Evidence is presented to show that the maximum annual mean cloud optical depth between 60°S and 60°N is located on the lee side of the Tibetan Plateau. This largest cloud optical depth is produced by persistent deep stratus clouds (primarily the nimbostratus and altostratus) during winter and spring. These deep stratus clouds are generated and maintained by the frictional and blocking effects of the Tibetan Plateau. The plateau slows down the overflow, inducing downstream midlevel divergence; meanwhile it forces the low-level flows to converge downstream, generating sustained large-scale lifting and stable stratification that maintain the thick stratus clouds.

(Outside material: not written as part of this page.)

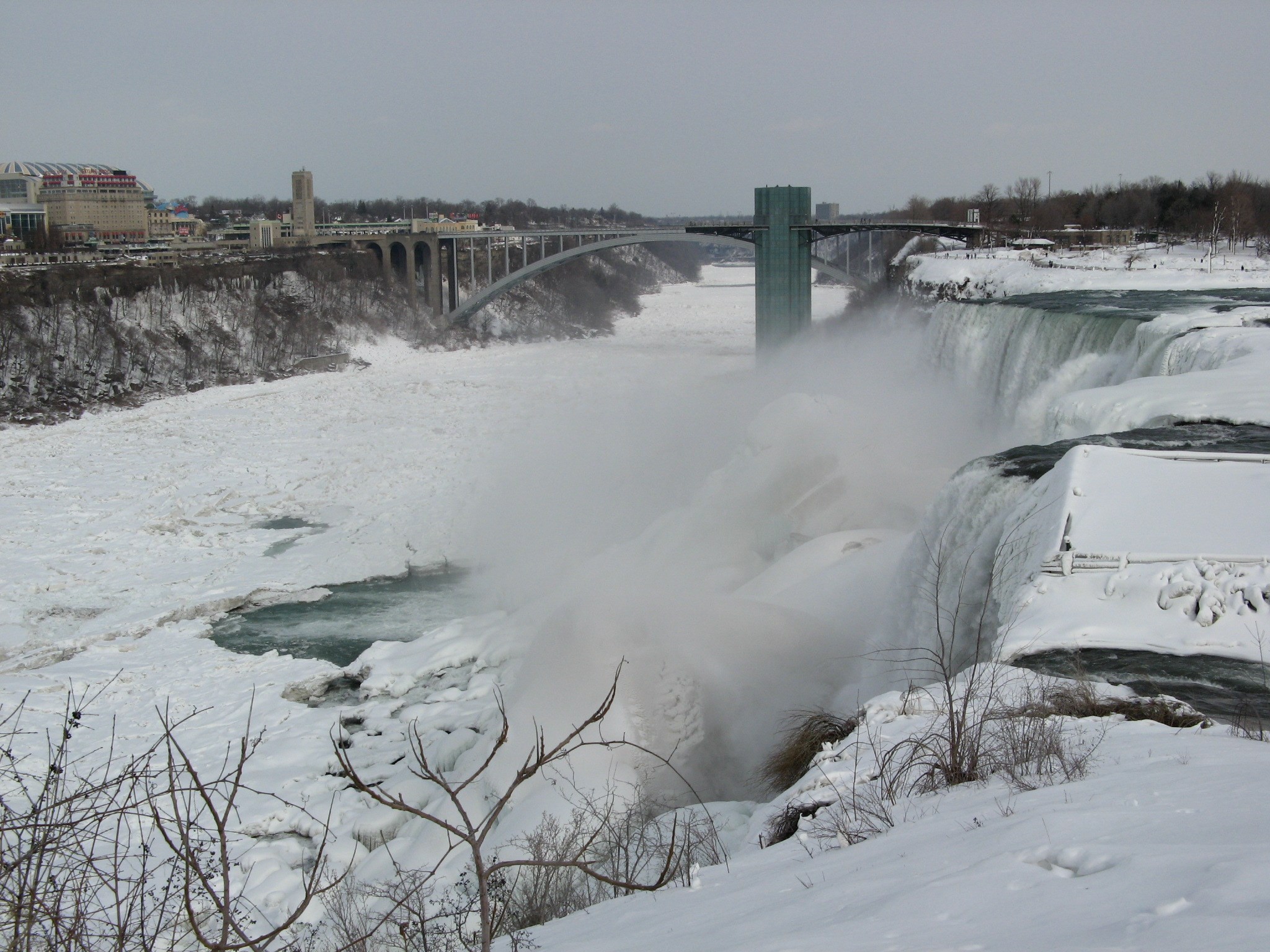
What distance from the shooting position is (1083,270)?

These stratus clouds produce extremely strong cloud radiative forcing at the top of the atmosphere, which fundamentally influences the local energy balance and climate change. Analysis of the long-term meteorological station observations reveals that the monthly mean anomalous cloudiness and surface temperature vary in tandem. In addition, the surface warming leads to destabilization and desaturation in the boundary layer. This evidence suggests a positive feedback between the continental stratus clouds and surface temperature through changing lower-tropospheric relative humidity and stratification. It is shown that the positive feedback mechanism is more robust during the period of the surface cooling than during the surface warming. It is suggested that the positive climate feedback of the continental stratus cloud may be instrumental in understanding the long-term climatic trend and variations over East Asia.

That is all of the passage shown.